- Born: Ellen Margaret Dighton 17 March 1912 Wimbledon, London, England
- Died: 8 September 1999 (aged 87) Hindhead, England
- Education: Saint Martin's School of Art
- Occupation: Social worker
- Known for: founded a charity to support bereaved people
- Spouse: Alfred Malcolm Torrie

= Margaret Torrie =

Social worker and charity founder (1912–1999)

(Ellen) Margaret Torrie born Ellen Margaret Dighton (17 March 1912 – 8 September 1999) was a British social worker and charity founder. She founded a charity, now called Cruse Bereavement Care, to support bereaved people in the UK.

== Life ==
Torrie was born in Wimbledon. Her mother, Marie (born Delger) was Swiss and her father Ernest John Cornfield Dighton was a civil servant. When she had left school she became a pacifist which led her to join the Peace Pledge Union. She worked for the Charity Organization Society.

During the war she studied art at Saint Martin's School of Art and in 1943 she became the second wife of Alfred Malcolm Torrie who was a psychiatrist and a widower.

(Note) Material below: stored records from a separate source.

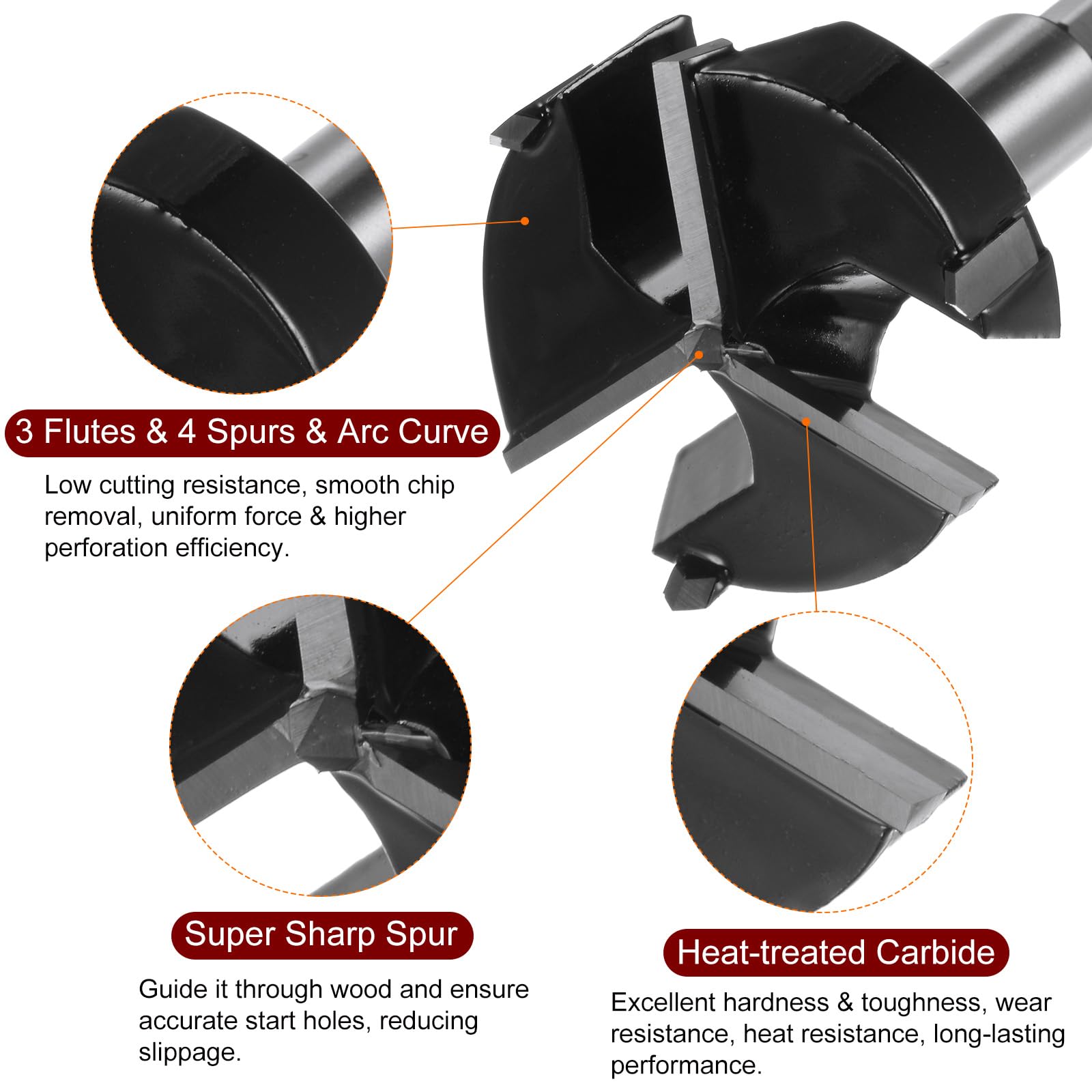 3 Flutes & 4 Spurs & Arc Curve

Low cutting resistance, smooth chip removal, uniform force & higher perforation efficiency.

Super Sharp Spur

Guide it through wood and ensure accurate start holes, reducing slippage.

Heat-treated Carbide

Excellent hardness & toughness, wear resistance, heat resistance, long-lasting performance.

In 1951 her husband's job took them to York where she again took up the study of art. They were involved with work at Spofforth Hall which supported "problem families" until they returned to London in 1956.

While working for the Citizens Advice bureau she realised the effect that bereavement could make to widows. Initially the priority was not psychological support but more practical problems like tax, pensions, training for a new job, insurance, diet and health.

She founded a charity in 1959, Cruse, to support bereaved people in the UK. Her volunteers needed to deliver more than kindness but she wanted then to have a spiritual basis for their work. Religious advice was not included however and in time Cruse became a secular charity.

In 1967 she took an interest in the trauma that follows a mastectomy.

By 1987 Torrie was noting that the support work supplied by Cruse was moving away from practical and spiritual support into a main influence on psychological support. The causes of this trend was said to be women's liberation, reduced religious belief and general affluence. In that year she published her memoir "My Years with Cruse".

==Death and legacy==
Torrie exhibited her art work and wrote poetry in her retirement. She died in Hindhead in 1999.

In 2022 the Cruse charity had a turnover of £8m and 186 employees.